— Begin Information provided —

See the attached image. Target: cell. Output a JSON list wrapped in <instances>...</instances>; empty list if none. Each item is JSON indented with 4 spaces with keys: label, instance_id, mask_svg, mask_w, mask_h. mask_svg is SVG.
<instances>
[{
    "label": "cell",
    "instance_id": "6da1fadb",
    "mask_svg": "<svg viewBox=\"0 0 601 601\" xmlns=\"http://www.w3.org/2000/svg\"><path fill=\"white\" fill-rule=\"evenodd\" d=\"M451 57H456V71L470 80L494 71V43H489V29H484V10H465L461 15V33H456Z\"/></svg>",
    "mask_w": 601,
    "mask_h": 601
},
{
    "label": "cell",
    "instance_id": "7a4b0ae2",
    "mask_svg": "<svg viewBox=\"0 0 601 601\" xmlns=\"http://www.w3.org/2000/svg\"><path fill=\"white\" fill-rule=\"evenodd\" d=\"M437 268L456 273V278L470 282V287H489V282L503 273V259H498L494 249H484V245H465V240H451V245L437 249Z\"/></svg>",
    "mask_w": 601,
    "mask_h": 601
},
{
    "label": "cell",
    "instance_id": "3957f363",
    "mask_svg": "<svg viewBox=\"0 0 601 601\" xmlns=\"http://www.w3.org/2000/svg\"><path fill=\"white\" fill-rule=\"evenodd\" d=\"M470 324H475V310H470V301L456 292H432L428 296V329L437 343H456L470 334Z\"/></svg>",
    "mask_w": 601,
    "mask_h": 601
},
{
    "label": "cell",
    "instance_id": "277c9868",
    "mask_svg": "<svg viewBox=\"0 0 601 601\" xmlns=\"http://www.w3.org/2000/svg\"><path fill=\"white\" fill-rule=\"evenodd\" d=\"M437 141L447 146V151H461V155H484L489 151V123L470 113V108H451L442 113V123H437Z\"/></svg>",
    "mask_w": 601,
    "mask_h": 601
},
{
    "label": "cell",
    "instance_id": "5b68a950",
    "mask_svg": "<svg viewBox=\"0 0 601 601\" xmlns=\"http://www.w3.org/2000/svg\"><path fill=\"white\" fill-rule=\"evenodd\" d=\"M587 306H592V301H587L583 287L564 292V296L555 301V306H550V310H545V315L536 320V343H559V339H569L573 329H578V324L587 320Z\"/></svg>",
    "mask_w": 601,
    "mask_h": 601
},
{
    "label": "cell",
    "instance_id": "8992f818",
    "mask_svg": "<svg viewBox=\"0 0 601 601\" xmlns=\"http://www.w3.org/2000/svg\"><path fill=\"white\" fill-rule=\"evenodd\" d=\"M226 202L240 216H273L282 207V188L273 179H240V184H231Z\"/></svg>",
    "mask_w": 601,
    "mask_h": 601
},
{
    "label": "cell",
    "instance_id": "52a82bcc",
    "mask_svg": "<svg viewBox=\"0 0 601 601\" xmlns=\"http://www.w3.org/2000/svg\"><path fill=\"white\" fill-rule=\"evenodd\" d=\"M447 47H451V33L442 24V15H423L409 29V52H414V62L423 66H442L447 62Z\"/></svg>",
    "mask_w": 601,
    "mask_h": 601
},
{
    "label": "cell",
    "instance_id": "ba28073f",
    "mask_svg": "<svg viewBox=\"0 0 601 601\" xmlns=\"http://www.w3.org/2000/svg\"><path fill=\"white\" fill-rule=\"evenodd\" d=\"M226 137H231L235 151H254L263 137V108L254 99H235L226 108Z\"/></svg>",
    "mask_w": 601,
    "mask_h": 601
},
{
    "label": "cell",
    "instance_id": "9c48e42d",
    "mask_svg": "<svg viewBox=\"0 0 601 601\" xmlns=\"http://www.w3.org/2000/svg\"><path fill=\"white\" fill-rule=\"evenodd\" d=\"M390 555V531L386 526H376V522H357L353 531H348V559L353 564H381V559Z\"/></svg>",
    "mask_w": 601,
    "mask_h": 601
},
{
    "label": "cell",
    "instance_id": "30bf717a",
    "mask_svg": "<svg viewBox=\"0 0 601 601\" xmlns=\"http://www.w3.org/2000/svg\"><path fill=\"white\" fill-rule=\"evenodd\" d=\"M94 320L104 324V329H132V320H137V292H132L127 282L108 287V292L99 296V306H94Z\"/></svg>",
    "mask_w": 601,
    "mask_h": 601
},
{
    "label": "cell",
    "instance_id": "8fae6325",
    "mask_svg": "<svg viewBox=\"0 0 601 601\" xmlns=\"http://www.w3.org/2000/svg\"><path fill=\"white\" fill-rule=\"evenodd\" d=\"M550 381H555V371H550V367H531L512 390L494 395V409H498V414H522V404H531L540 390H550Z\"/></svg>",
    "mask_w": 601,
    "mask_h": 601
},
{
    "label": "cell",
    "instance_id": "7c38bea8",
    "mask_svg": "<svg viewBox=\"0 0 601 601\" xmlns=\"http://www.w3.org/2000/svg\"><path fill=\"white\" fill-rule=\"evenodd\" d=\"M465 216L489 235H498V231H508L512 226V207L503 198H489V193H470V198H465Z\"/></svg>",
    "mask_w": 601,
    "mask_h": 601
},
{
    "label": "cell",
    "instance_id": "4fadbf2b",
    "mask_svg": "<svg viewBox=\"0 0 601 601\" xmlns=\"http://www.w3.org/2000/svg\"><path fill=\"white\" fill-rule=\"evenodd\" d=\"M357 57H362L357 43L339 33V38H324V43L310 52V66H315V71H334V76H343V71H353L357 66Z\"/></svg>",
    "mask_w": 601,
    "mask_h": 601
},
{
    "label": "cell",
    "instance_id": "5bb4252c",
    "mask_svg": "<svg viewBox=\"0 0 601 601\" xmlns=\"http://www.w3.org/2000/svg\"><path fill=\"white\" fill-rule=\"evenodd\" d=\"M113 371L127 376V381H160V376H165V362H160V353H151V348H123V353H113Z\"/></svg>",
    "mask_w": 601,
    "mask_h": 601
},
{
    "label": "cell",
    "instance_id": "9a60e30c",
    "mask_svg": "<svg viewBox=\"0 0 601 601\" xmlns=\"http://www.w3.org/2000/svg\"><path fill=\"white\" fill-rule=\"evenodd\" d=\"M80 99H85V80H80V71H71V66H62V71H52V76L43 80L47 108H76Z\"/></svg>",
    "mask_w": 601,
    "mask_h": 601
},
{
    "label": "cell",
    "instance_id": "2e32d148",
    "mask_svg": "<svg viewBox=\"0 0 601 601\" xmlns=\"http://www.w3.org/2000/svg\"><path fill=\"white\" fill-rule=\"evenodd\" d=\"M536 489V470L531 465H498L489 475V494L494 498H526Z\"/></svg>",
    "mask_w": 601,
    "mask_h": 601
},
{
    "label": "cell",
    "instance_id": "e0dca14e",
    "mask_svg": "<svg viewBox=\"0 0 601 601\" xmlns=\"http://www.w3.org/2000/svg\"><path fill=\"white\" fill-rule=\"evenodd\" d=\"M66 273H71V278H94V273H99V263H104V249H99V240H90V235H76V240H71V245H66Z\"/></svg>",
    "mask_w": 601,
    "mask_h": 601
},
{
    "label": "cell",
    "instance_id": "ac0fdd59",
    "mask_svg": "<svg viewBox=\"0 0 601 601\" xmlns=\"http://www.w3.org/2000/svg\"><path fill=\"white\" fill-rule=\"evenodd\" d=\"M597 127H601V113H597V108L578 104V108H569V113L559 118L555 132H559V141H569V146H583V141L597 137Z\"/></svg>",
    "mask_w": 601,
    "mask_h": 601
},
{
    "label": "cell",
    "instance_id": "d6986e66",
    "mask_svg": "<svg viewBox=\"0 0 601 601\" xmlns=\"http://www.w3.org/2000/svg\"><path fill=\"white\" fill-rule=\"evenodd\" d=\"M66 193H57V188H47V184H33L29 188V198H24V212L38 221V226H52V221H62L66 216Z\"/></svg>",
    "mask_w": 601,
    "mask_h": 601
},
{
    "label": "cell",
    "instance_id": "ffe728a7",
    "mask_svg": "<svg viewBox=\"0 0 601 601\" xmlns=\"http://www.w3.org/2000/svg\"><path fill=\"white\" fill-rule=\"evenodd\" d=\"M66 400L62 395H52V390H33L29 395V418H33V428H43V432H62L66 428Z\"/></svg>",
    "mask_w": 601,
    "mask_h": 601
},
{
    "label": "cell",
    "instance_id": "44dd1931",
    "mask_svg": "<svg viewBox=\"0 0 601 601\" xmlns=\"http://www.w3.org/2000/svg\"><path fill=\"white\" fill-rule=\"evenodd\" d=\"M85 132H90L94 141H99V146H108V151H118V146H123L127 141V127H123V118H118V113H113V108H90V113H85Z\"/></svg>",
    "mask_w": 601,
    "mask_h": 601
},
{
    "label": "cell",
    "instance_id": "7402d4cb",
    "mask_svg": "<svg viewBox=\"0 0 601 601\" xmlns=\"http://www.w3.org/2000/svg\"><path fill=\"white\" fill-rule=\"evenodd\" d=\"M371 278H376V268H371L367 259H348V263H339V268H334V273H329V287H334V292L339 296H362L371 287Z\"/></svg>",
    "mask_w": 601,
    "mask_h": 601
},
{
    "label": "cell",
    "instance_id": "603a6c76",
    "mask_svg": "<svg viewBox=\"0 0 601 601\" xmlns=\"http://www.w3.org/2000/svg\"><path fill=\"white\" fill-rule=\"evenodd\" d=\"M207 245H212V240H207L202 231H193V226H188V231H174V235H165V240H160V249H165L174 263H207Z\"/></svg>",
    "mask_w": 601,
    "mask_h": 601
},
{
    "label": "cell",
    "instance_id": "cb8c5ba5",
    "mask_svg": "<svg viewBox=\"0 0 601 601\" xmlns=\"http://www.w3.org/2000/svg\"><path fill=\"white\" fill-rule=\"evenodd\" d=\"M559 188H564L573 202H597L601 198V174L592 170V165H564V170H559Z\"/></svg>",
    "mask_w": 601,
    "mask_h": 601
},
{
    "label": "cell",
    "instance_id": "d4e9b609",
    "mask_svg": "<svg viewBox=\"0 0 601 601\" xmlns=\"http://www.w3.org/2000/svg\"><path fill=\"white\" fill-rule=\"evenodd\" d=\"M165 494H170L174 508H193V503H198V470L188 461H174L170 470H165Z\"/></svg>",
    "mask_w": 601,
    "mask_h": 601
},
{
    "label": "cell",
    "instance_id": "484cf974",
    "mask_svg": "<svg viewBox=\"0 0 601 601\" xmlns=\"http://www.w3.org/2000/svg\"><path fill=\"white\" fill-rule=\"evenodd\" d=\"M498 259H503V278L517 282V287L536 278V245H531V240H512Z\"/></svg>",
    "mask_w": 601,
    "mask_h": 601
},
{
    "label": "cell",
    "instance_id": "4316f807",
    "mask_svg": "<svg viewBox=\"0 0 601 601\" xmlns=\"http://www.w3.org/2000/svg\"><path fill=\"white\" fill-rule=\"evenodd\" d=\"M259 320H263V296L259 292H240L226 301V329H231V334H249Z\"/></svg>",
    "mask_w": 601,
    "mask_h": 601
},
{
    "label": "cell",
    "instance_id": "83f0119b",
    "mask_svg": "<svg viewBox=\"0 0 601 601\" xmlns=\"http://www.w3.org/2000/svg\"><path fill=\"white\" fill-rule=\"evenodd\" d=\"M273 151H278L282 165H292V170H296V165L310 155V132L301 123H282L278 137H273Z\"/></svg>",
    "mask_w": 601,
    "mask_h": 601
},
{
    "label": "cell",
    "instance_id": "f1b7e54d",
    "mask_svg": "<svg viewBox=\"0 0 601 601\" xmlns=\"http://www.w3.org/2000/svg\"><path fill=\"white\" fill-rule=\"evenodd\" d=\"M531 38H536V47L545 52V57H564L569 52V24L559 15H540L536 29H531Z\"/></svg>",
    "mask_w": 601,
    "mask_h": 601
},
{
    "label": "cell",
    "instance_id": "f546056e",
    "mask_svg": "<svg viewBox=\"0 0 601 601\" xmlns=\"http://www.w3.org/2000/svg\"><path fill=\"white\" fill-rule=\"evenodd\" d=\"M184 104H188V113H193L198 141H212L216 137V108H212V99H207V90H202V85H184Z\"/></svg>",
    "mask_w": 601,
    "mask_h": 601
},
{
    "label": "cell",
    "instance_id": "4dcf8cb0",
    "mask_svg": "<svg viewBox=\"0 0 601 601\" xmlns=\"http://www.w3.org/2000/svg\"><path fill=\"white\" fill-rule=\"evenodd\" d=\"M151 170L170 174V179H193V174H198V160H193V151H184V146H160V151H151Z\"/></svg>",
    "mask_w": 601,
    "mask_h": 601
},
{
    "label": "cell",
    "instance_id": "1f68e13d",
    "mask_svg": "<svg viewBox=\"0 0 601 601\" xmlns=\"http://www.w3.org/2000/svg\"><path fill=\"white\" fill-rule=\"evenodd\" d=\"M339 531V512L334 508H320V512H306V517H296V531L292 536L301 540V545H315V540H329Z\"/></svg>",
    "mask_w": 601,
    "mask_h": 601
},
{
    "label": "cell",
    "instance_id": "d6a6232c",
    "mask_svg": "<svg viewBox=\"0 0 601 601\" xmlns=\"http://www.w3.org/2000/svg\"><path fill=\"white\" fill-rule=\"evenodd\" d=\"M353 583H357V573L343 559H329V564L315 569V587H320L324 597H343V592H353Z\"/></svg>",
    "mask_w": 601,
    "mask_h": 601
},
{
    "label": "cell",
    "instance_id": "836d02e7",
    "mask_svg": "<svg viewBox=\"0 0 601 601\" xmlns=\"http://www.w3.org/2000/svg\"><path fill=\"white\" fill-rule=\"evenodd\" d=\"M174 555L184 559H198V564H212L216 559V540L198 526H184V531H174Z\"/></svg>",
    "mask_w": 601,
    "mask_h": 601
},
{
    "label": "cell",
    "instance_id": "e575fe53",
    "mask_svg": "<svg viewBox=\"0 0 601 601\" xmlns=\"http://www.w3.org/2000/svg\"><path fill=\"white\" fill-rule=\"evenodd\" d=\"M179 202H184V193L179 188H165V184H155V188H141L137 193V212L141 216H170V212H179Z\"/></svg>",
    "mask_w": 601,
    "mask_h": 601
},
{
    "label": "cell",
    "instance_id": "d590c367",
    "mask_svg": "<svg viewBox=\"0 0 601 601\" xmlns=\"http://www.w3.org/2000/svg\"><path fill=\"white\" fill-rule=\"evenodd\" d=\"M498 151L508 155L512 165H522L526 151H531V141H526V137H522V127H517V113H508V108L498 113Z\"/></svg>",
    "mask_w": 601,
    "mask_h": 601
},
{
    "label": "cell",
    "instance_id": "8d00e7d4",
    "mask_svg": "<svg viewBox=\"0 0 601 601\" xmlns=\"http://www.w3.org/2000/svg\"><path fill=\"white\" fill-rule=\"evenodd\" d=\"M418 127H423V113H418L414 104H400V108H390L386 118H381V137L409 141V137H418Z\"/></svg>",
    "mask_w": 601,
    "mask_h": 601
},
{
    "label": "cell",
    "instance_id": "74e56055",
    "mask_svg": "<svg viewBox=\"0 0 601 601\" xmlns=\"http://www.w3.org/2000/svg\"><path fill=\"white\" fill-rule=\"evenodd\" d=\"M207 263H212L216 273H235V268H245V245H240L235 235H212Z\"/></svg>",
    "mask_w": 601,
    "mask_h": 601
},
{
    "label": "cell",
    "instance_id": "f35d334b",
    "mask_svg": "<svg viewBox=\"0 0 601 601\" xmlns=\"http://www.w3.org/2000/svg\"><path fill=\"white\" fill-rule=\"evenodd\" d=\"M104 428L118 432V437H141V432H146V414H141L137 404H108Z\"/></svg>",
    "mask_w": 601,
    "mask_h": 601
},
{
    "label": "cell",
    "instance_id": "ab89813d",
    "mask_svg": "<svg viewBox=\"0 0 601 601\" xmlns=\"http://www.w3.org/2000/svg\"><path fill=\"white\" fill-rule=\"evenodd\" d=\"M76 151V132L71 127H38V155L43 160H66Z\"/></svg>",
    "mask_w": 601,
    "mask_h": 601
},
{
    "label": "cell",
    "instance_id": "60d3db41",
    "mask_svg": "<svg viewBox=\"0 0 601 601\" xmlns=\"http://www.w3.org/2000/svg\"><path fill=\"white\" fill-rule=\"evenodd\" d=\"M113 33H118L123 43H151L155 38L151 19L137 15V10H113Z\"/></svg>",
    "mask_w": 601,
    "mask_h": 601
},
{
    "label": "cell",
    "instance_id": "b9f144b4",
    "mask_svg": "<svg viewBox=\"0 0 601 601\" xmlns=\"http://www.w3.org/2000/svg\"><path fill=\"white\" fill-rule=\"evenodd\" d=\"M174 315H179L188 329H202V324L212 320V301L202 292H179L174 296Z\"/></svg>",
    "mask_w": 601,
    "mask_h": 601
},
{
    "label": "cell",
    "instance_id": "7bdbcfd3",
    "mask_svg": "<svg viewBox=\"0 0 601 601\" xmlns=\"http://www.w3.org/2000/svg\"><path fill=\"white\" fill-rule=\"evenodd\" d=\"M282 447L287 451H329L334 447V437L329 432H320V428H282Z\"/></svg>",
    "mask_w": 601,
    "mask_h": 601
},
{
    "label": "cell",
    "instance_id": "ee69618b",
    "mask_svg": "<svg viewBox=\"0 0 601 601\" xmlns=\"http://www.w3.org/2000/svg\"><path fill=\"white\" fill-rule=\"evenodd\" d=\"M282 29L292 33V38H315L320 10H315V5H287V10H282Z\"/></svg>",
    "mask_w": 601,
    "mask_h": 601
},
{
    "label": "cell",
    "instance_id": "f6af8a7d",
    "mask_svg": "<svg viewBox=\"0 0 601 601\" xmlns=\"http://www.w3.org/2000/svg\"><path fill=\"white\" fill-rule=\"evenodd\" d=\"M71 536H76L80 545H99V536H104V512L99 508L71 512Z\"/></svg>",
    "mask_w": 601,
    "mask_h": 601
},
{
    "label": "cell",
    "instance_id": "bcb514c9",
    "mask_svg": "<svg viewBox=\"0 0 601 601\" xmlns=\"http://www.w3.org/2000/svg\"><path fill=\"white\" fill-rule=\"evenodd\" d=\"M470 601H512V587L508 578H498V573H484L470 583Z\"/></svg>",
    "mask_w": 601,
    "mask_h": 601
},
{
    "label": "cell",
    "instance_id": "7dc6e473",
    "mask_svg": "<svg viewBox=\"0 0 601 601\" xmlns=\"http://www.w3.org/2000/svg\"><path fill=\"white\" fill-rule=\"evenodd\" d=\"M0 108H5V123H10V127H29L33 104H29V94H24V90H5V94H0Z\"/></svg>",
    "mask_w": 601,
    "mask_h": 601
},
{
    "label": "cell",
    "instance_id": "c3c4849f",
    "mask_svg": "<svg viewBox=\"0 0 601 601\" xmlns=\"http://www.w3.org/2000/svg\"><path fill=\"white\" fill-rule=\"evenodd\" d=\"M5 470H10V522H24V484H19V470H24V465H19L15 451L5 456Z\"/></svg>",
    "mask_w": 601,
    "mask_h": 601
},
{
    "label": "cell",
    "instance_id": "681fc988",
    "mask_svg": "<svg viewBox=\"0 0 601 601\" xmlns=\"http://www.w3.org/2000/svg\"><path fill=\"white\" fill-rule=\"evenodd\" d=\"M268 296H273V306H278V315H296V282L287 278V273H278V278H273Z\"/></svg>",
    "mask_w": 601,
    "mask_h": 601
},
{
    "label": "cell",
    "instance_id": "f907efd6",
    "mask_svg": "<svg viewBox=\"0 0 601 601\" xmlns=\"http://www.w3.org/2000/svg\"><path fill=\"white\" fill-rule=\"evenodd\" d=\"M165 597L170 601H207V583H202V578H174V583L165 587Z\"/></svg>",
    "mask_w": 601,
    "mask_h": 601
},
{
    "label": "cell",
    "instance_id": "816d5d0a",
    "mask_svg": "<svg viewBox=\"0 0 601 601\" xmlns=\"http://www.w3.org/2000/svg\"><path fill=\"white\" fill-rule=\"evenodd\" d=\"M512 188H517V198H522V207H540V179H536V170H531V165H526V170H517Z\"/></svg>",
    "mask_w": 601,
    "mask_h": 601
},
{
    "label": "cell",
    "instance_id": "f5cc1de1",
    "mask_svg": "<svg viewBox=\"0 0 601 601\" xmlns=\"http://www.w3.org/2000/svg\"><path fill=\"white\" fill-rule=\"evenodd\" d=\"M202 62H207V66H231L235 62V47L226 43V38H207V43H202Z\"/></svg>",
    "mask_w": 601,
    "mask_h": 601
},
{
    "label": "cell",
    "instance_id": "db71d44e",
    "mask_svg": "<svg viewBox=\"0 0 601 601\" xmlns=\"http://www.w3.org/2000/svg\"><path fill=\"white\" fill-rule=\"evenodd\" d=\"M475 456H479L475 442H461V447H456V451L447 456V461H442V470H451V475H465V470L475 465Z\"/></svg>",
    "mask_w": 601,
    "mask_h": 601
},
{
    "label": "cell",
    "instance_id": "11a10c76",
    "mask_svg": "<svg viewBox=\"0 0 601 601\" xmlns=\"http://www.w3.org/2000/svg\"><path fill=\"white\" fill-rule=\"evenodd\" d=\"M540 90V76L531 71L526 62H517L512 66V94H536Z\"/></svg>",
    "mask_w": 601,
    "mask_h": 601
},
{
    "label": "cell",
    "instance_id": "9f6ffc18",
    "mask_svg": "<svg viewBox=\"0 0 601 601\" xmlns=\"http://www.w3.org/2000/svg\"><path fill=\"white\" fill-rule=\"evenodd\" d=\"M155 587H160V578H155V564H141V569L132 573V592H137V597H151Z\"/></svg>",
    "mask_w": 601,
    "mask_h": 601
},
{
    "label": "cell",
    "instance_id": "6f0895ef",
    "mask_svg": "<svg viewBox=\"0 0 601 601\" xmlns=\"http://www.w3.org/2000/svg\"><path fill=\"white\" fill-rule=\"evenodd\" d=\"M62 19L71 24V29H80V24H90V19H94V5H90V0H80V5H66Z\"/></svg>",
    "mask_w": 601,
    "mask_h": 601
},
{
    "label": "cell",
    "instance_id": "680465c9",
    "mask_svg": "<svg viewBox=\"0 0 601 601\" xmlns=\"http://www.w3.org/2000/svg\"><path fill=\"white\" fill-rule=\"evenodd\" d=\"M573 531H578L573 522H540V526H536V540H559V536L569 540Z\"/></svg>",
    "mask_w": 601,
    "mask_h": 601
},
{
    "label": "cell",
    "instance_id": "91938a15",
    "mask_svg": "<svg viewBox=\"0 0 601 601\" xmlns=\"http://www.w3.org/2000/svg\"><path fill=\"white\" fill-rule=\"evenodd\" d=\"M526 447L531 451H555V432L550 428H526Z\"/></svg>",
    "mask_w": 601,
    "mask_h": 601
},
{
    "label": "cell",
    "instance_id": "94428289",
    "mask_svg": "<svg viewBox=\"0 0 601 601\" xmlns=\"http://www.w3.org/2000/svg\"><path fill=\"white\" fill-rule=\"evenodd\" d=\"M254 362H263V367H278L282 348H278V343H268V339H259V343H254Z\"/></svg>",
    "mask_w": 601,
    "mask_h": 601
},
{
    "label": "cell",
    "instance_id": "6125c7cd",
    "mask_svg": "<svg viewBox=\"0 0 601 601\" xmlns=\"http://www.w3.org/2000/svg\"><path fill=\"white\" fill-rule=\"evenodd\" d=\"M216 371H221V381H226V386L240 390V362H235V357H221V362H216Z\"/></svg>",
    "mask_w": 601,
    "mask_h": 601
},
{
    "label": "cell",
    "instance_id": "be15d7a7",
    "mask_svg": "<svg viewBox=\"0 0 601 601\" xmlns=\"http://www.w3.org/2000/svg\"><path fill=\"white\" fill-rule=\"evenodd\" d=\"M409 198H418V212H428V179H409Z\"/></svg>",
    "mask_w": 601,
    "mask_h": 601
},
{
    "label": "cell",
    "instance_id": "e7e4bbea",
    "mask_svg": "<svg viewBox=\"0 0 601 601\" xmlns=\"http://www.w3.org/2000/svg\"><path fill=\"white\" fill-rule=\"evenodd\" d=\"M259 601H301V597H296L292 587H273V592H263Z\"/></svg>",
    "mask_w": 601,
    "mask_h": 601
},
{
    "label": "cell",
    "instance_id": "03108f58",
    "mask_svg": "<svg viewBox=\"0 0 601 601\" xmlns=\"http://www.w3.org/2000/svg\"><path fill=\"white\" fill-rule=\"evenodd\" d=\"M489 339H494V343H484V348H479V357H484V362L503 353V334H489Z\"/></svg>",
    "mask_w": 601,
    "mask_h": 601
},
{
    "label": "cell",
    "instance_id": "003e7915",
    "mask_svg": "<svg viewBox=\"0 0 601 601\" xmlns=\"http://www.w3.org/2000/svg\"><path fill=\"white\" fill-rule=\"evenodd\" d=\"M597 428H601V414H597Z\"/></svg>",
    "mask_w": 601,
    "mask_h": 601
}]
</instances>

— End Information provided —

- Aim
How many lines of the data contain the string "instances"? Matching is case-sensitive; give only the number.

- Response to this exercise
3